Thanksgiving really is the best holiday. While I do love Christmas, Thanksgiving is wonderful in that you’re around friends and family and the centerpiece is food. And not just any level of eating; completely gorging yourself on food to incapacitation. And then you nap. Glorious. Here is what’s new to my Thanksgiving menu this year:

-Herbed Roast Turkey with Lardo – You heard me: Lardo. The fatty and unctuous cured fatback of pork will be used to add flavor and richness to the turkey. How so? You know how it’s suggested to add butter between the layer of skin and the breast meat? Why don’t we do our best Emeril and kick it up a notch with lardo? Butter melts so quickly while lardo will render slowly releasing its fat into the turkey. Yeah, it’s not really French to mix protein sources, but I’m not French. And neither is Thanksgiving. This lardo idea is a tweak from the sausage -laced turkey idea I did last year that I learnt from Michael Symon during an episode of The Chew. We loved this. But the sausage gave up so much of itself during the long cooking process that while the turkey was great, the sausage was less so. Lardo to the rescue.
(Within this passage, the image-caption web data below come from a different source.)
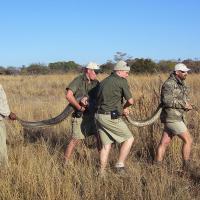 Snake rescue, 2008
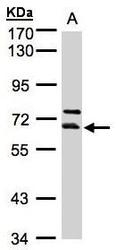 NBP1-32500 - THUMPD3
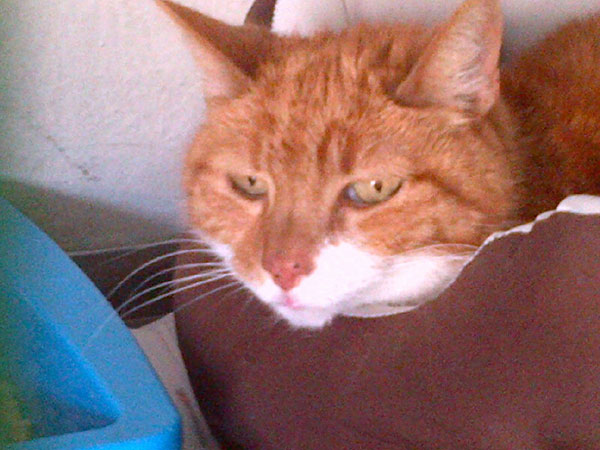 Elsa is a very lovely ginger female. She's travelling with…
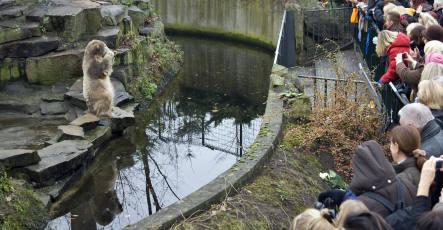 Man jumps into Knut's enclosure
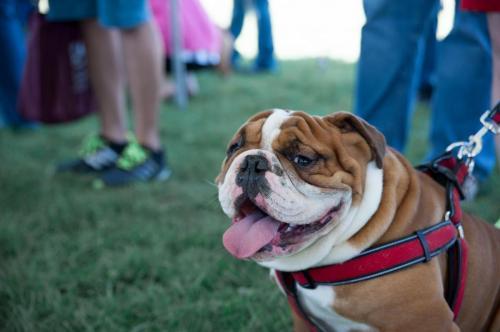 bulldog day 2017 (61)
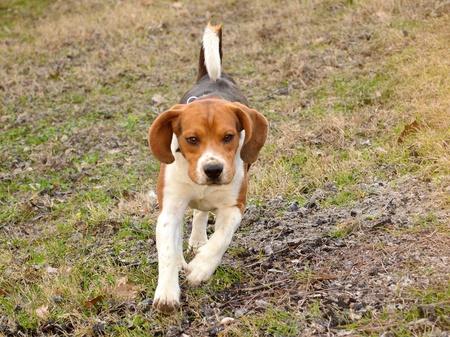 Happy Beagle dog running on field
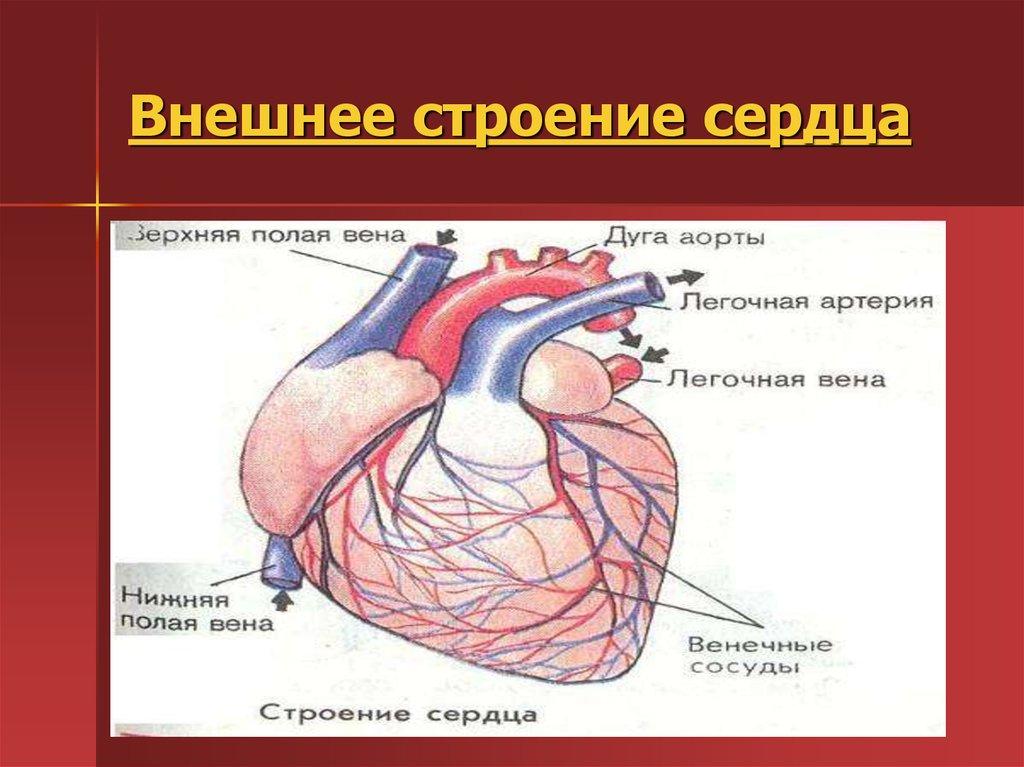 Сердце человека картинки с надписями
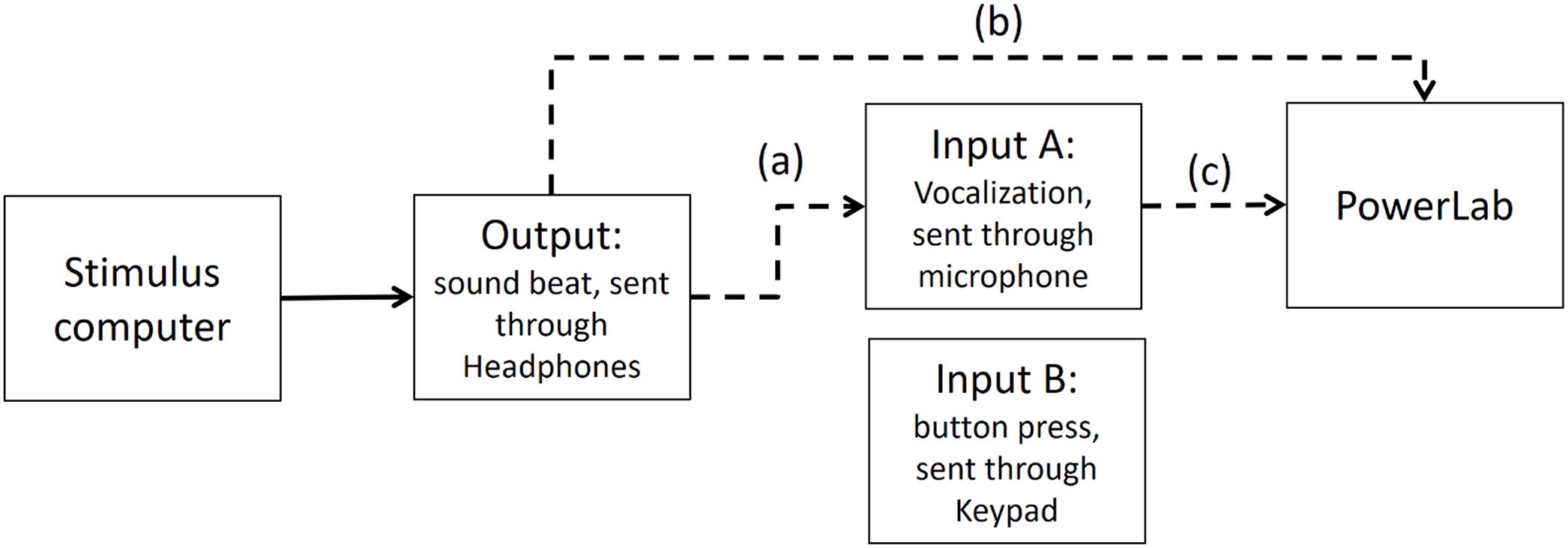 Stop Signals Delay Synchrony More For Finger Tapping Than Acts As An Output Of The Circuit Click To View Fullsize Picture Download Full Size Image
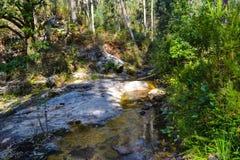 一条狂放的河的美丽的风景急流在jung的中部 免版税库存图片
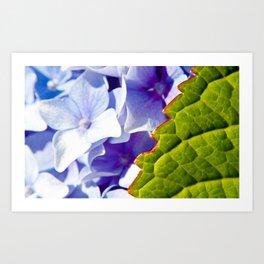 Leaf and flowers Art Print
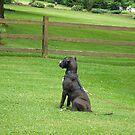 Sophie at alert by Marlene Piccolin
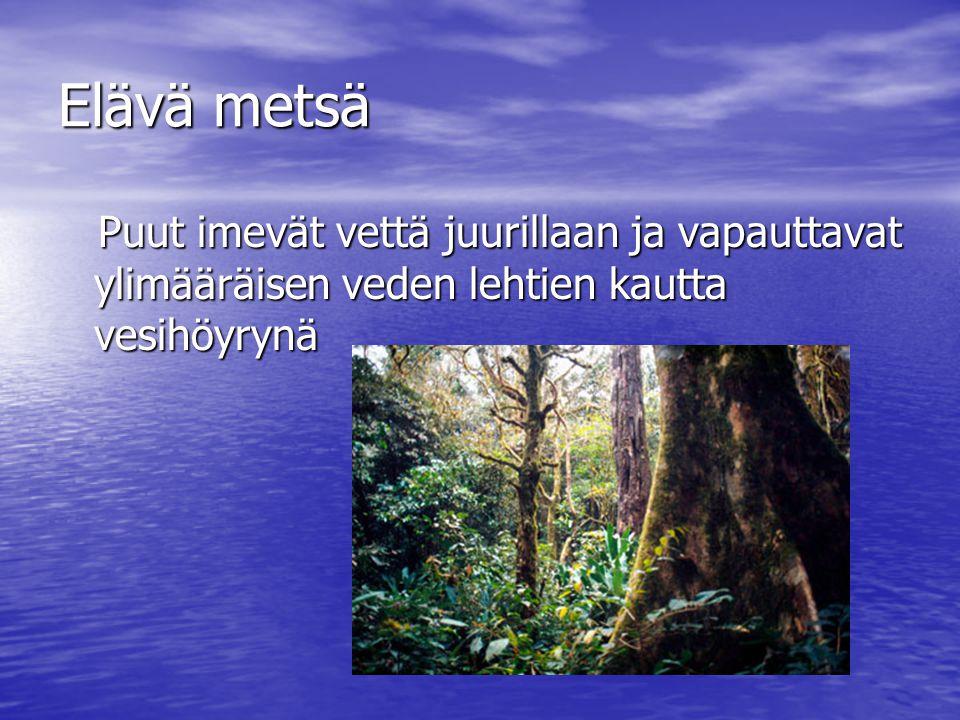 Elävä metsä Puut imevät vettä juurillaan ja vapauttavat ylimääräisen veden lehtien kautta vesihöyrynä.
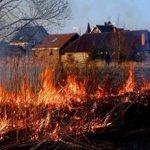 Правительство Алтайского края приняло решение  серьезно наказывать нарушителей противопожарной безопасности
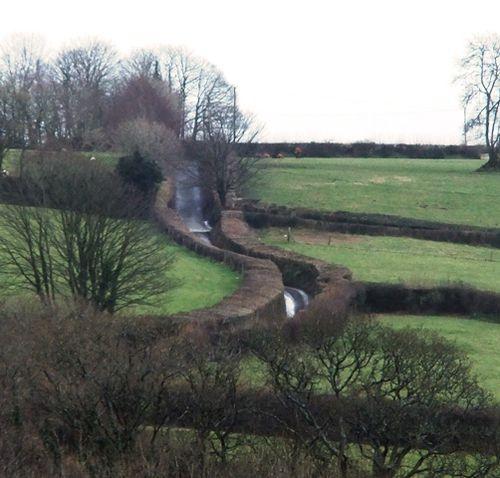 Hedges February 2013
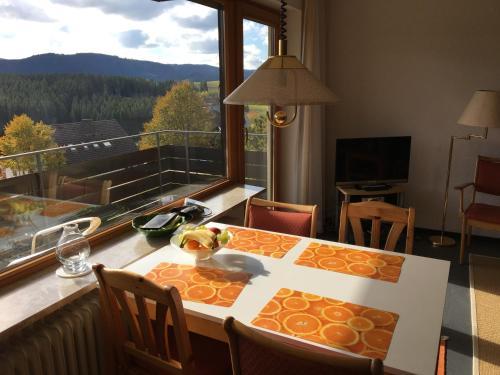 Feldbergblick Appartement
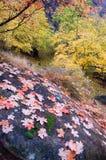 mozaika liści, Fotografia Royalty Free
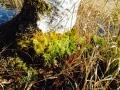 苔のグラデーション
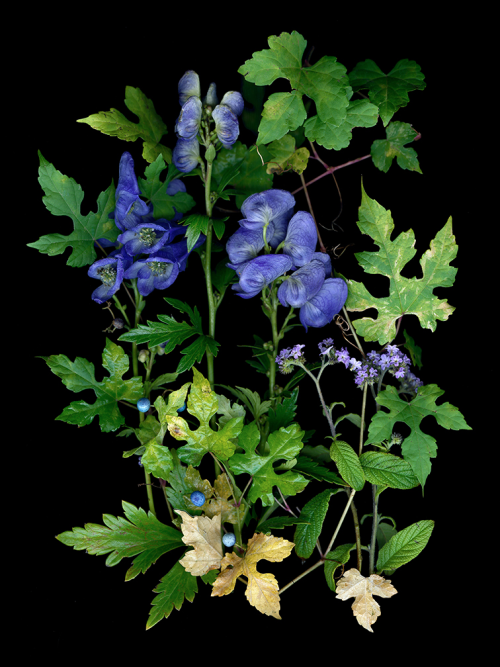 Monkshood scan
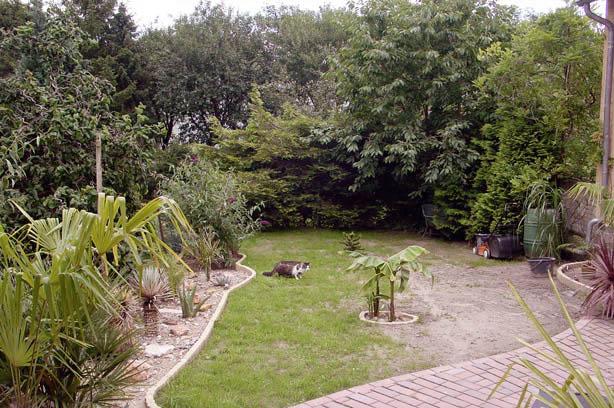 Seitengarten-neu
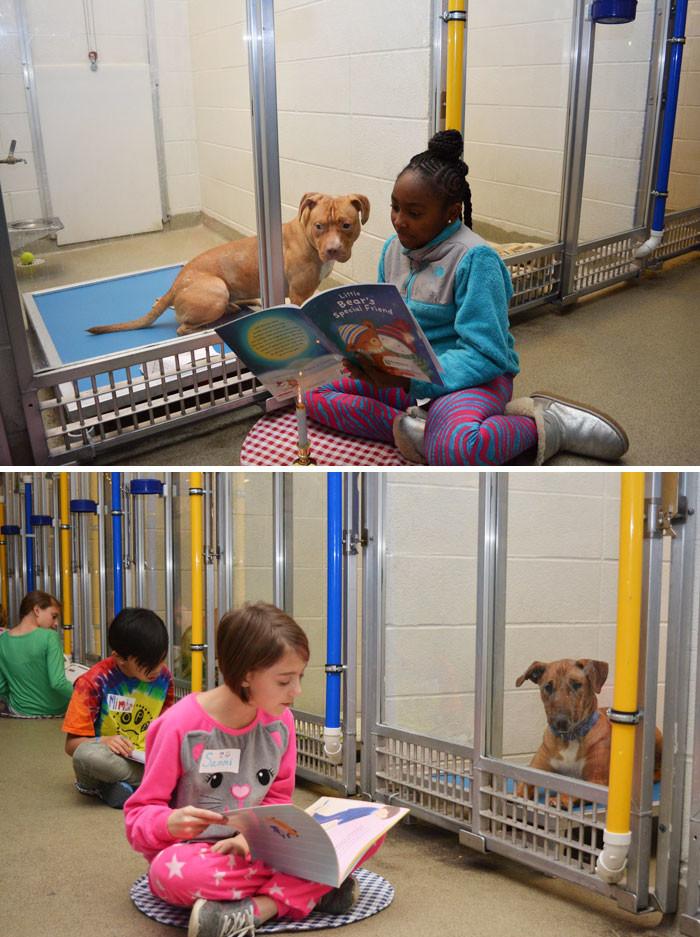 Школьники приходят в собачий приют читать собакам книжки, чтобы те привыкали к домашней атмосфере животные, спасение, счастливый конец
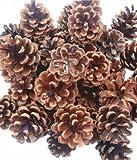 500g (25) Christmas Decoration Austriaca Florist Fir pine Cones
-Rotisserie Turkey – Yup, another turkey. We’re feeding 12, another turkey is a must. The property where we spend Thanksgiving has a huge outdoor grill with a rotisserie. We’ve never used the rotisserie and figure no time is like the present. I’m looking forward to tending the bird as it does its slow rotation to deliciousness over heat and smoke. Thanks goes to the folks at Serious Eats for the guidance.

-Gluten-free dinner rolls – My friend, the Gluten-Free Girl, recently had this post on Food52 about a gluten-free dinner roll that also happened to be dairy-free and egg-free. I’ve taken this for a spin and it turned out great. Look forward to adding this to Thanksgiving dinner as there are members of our group that have allergies. But we’ll be subbing the almond flour for millet flour as there is also a nut allergy in our numbers.

-Fried crescent rolls – You heard me: fried crescent rolls. The tableside favorite, but with a twist. The inspiration behind this was the famed Cronut ™ (trademarked name to Dominique Ansel) from New York City that was explosively popular when it was first introduced in the spring. The idea for the cronut was to have a croissant-donut hybrid. Take the best of both worlds for each and voila; the Cronut™. But I’m not about to make a laminated dough, so I’m going to take Pillsbury crescent rolls and reshape those to my leisure. Here’s how to do it; par-bake the crescent rolls for six minutes at 375. Pull them out of the oven and drop them into frying oil that’s been heated to 350. Make sure they are golden, brown, and delicious (about 2-3 minutes total) pull them onto a plate lined with a paper towel and there you have it. Feel free to drizzle chocolate, a glaze, or decorate with powdered sugar or a cinnamon sugar sprinkle. You’re welcome.

The menu is still being finalized, but these are the dishes I’m excited about this Thanksgiving. What’s on your menu that you can’t wait start cooking? Happy Thanksgiving, enjoy the company of whomever you’re with, and see you around the table.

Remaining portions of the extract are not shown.